▶ [Instructions to follow] Below are the records; give again exactly the line with "Tanzania, site E13, 2012-03-15", the line with "New Zealand, site EFH_HCAMD06, 2020-03-05", and each line that lies between them, and nothing besides.

Saved entries
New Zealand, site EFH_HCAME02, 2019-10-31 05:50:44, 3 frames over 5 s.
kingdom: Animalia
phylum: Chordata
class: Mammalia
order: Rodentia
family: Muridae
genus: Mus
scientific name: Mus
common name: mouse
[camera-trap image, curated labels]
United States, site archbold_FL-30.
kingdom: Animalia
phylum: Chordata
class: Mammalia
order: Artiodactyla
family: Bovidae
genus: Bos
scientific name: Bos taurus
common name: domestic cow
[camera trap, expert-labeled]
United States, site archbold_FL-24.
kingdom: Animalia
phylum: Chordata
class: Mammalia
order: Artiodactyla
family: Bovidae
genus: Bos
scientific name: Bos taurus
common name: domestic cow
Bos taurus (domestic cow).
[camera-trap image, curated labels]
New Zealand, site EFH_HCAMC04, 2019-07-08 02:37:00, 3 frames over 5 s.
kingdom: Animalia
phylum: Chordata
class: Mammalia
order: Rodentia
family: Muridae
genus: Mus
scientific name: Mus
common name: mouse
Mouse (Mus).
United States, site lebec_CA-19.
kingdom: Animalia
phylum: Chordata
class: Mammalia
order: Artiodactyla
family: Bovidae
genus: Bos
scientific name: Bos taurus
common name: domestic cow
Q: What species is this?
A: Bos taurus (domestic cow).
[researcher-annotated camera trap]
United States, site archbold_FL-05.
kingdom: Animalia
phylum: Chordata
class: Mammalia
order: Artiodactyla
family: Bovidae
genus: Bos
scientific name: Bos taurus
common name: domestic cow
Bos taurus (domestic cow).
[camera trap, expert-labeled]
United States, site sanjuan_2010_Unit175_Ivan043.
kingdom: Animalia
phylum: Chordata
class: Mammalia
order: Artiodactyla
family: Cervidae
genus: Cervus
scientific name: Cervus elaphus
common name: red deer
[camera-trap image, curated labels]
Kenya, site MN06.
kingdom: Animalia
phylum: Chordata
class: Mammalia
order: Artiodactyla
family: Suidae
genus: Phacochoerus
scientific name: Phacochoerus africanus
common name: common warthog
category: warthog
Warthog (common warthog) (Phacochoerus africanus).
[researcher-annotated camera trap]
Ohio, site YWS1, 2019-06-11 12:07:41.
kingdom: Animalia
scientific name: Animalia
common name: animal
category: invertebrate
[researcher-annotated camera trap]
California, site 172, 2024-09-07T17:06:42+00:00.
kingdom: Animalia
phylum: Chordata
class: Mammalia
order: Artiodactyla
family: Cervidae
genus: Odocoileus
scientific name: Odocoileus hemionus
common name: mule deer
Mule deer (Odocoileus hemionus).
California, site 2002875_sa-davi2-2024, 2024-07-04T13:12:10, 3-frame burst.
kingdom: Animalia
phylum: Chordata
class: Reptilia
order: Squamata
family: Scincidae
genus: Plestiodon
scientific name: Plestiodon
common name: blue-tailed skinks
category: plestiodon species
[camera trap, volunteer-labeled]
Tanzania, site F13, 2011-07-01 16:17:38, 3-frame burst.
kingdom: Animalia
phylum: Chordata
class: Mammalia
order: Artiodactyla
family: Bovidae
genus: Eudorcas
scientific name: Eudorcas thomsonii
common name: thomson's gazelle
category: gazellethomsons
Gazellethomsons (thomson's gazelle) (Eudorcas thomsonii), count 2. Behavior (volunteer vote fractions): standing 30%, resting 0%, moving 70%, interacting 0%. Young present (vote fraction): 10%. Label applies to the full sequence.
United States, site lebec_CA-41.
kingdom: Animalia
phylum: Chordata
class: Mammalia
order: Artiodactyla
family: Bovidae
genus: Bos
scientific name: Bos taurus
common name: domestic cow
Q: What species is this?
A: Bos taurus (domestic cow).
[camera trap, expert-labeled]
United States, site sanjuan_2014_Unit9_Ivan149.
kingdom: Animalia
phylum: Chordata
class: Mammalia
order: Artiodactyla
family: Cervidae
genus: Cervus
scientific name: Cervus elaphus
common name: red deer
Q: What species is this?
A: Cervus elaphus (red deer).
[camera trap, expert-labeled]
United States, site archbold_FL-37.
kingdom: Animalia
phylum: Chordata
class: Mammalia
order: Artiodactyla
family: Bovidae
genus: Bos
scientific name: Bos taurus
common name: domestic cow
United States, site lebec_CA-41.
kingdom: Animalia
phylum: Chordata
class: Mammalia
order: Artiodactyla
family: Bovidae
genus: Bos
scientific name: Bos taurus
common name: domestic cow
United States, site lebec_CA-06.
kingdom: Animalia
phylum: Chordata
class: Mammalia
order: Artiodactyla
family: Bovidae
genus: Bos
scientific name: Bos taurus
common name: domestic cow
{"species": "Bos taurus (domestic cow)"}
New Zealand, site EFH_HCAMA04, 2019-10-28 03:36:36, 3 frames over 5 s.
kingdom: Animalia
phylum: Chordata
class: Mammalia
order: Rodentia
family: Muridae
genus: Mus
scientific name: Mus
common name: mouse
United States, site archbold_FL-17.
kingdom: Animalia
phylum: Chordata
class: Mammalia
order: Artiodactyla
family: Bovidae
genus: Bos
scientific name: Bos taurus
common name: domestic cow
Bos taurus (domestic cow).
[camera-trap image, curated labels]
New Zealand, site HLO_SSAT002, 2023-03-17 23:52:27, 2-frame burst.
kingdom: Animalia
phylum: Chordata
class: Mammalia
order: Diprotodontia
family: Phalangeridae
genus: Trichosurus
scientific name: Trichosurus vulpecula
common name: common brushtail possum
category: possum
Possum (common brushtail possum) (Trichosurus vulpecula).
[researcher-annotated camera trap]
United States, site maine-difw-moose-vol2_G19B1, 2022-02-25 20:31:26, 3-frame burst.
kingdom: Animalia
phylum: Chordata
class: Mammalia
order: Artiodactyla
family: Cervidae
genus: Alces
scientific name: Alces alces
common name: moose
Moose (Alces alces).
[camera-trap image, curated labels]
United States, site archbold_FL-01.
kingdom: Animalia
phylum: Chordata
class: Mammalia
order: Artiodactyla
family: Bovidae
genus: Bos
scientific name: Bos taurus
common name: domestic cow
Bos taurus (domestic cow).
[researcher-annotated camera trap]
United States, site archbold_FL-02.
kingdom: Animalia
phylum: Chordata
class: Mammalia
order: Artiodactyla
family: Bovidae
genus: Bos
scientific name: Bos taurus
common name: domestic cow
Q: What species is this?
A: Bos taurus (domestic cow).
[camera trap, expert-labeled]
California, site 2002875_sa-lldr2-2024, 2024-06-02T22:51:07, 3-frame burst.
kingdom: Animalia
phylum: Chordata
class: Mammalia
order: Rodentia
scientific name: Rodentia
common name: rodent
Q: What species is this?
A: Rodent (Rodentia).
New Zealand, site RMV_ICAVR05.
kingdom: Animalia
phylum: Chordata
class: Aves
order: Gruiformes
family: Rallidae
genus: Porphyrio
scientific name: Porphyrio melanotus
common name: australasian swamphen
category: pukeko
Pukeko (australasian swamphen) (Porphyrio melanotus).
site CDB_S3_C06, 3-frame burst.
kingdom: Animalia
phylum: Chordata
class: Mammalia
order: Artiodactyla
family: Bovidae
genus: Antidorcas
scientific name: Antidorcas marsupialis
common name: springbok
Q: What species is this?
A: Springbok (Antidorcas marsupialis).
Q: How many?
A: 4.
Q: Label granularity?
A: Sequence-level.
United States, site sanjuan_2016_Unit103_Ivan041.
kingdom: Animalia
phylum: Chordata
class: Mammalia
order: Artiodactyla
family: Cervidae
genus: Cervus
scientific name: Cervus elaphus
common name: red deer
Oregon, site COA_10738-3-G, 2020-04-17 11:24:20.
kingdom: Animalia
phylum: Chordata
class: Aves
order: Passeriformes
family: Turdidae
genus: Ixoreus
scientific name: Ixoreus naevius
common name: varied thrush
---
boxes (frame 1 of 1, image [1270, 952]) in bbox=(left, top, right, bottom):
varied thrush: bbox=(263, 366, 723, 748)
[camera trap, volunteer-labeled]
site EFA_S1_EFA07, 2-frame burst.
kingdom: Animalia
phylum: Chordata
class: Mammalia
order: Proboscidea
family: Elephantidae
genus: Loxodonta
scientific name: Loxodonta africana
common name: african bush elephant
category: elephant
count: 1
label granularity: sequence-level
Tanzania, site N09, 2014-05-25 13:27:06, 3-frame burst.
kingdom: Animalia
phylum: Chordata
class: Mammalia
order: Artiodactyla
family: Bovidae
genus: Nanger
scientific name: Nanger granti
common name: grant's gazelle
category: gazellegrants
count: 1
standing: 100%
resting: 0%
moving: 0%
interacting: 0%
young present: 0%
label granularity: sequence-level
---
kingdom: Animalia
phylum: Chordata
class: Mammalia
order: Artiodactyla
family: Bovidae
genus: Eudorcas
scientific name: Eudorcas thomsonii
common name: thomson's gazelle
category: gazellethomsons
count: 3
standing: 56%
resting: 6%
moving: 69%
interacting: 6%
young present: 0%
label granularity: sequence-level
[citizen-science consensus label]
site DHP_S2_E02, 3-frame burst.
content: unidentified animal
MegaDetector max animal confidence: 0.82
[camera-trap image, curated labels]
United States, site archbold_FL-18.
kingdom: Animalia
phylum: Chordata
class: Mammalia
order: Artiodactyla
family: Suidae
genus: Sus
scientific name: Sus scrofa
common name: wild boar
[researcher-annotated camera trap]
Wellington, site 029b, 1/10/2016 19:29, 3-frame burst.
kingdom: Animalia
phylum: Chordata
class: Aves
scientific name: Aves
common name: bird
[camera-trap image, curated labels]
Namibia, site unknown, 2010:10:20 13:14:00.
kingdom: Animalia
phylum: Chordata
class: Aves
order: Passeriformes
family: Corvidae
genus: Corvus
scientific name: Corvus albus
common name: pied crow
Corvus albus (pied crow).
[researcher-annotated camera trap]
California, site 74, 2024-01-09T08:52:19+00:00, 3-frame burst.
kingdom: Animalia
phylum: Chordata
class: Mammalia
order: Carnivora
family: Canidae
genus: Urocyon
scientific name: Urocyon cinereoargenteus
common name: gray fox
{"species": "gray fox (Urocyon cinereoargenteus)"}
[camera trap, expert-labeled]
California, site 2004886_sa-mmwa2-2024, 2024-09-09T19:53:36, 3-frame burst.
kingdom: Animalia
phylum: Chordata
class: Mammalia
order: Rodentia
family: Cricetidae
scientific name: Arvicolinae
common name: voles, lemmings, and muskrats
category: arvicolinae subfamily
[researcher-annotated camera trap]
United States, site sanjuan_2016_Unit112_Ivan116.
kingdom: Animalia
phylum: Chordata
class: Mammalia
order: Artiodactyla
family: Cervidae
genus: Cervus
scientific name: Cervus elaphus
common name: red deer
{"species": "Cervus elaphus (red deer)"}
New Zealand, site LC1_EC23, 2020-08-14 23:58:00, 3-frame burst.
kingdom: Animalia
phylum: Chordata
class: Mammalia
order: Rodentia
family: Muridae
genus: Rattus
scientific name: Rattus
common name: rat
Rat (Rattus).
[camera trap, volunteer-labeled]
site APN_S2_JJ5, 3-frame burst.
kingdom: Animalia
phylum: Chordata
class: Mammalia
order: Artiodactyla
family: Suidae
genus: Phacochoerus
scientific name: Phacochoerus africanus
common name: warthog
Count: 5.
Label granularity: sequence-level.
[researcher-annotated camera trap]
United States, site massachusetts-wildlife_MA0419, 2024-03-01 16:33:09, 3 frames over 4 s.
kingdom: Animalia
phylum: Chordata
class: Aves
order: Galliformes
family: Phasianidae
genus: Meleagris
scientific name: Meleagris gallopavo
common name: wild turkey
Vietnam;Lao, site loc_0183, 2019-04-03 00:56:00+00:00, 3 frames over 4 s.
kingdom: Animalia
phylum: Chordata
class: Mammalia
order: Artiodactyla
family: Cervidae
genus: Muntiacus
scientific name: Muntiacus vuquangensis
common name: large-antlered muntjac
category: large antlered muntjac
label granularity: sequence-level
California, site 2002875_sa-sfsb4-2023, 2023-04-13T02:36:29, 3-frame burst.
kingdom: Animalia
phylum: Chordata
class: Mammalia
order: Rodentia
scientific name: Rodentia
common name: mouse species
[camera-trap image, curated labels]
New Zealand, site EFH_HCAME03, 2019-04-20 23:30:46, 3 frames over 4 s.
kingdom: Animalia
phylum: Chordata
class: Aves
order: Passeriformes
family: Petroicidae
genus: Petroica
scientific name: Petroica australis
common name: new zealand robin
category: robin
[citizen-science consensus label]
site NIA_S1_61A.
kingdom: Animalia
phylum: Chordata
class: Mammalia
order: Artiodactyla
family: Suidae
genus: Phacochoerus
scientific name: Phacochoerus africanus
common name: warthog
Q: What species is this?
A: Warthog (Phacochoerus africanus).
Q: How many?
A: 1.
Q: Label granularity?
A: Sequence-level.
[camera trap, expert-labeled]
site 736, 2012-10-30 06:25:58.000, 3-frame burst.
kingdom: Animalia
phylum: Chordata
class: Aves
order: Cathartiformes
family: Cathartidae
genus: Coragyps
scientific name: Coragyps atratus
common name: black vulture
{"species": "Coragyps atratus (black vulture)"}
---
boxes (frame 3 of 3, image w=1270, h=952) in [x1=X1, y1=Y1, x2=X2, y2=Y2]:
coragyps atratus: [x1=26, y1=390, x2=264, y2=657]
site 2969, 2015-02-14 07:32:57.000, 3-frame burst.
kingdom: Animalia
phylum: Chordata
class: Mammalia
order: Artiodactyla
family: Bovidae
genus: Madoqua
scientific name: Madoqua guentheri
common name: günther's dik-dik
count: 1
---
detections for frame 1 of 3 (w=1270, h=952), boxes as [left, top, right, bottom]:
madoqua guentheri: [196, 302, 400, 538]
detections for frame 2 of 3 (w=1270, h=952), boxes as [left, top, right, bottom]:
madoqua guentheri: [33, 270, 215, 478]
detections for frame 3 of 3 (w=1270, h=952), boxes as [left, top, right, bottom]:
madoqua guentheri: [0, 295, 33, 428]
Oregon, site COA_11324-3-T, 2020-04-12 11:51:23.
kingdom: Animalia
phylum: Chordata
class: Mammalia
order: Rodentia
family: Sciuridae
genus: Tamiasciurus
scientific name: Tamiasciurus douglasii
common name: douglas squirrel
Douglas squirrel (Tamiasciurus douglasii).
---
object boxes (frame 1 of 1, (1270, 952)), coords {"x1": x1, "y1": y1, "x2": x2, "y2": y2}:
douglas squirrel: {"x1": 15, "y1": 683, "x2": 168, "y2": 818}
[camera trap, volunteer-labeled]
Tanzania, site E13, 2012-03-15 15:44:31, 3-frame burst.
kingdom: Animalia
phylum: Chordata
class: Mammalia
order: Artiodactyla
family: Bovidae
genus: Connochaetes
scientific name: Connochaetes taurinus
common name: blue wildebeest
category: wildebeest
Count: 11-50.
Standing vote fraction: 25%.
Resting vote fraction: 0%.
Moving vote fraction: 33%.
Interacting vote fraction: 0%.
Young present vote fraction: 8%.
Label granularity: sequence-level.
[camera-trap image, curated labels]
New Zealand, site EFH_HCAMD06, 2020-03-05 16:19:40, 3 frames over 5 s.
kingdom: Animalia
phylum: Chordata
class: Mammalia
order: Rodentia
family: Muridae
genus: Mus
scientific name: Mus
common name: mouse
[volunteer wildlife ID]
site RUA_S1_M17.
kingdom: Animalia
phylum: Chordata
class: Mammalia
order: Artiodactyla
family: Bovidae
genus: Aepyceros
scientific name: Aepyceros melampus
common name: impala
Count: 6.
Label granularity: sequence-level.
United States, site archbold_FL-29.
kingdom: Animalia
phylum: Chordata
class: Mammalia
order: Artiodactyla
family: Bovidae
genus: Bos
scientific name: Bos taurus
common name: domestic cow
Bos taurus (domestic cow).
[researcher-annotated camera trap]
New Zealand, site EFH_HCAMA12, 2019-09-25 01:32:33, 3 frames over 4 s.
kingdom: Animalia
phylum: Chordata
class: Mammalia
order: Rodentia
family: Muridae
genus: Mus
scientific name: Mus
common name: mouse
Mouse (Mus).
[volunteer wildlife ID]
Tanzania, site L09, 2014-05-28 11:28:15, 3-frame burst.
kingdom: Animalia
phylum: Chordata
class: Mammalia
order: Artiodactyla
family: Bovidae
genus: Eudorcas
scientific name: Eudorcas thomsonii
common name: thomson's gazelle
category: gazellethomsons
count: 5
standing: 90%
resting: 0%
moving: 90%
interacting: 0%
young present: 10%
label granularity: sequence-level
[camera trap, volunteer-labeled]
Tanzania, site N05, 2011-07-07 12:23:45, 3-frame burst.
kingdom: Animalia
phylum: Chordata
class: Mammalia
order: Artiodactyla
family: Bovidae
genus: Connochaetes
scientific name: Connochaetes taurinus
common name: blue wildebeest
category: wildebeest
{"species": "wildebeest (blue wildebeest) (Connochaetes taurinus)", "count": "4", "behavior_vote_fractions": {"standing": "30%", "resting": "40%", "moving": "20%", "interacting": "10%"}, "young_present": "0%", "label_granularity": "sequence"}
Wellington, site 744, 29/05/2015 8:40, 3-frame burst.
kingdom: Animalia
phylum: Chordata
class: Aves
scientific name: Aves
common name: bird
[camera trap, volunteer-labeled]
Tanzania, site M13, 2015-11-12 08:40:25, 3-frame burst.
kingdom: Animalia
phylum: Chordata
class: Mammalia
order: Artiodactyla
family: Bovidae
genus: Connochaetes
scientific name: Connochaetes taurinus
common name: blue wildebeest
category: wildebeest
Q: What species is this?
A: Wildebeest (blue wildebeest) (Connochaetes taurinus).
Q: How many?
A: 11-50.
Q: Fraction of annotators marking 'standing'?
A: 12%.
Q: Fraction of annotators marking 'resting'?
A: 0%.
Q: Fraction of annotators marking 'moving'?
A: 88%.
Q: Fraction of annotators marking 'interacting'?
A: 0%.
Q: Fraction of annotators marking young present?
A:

▶ [Exercise result]
Tanzania, site E13, 2012-03-15 15:44:31, 3-frame burst.
kingdom: Animalia
phylum: Chordata
class: Mammalia
order: Artiodactyla
family: Bovidae
genus: Connochaetes
scientific name: Connochaetes taurinus
common name: blue wildebeest
category: wildebeest
Count: 11-50.
Standing vote fraction: 25%.
Resting vote fraction: 0%.
Moving vote fraction: 33%.
Interacting vote fraction: 0%.
Young present vote fraction: 8%.
Label granularity: sequence-level.
[camera-trap image, curated labels]
New Zealand, site EFH_HCAMD06, 2020-03-05 16:19:40, 3 frames over 5 s.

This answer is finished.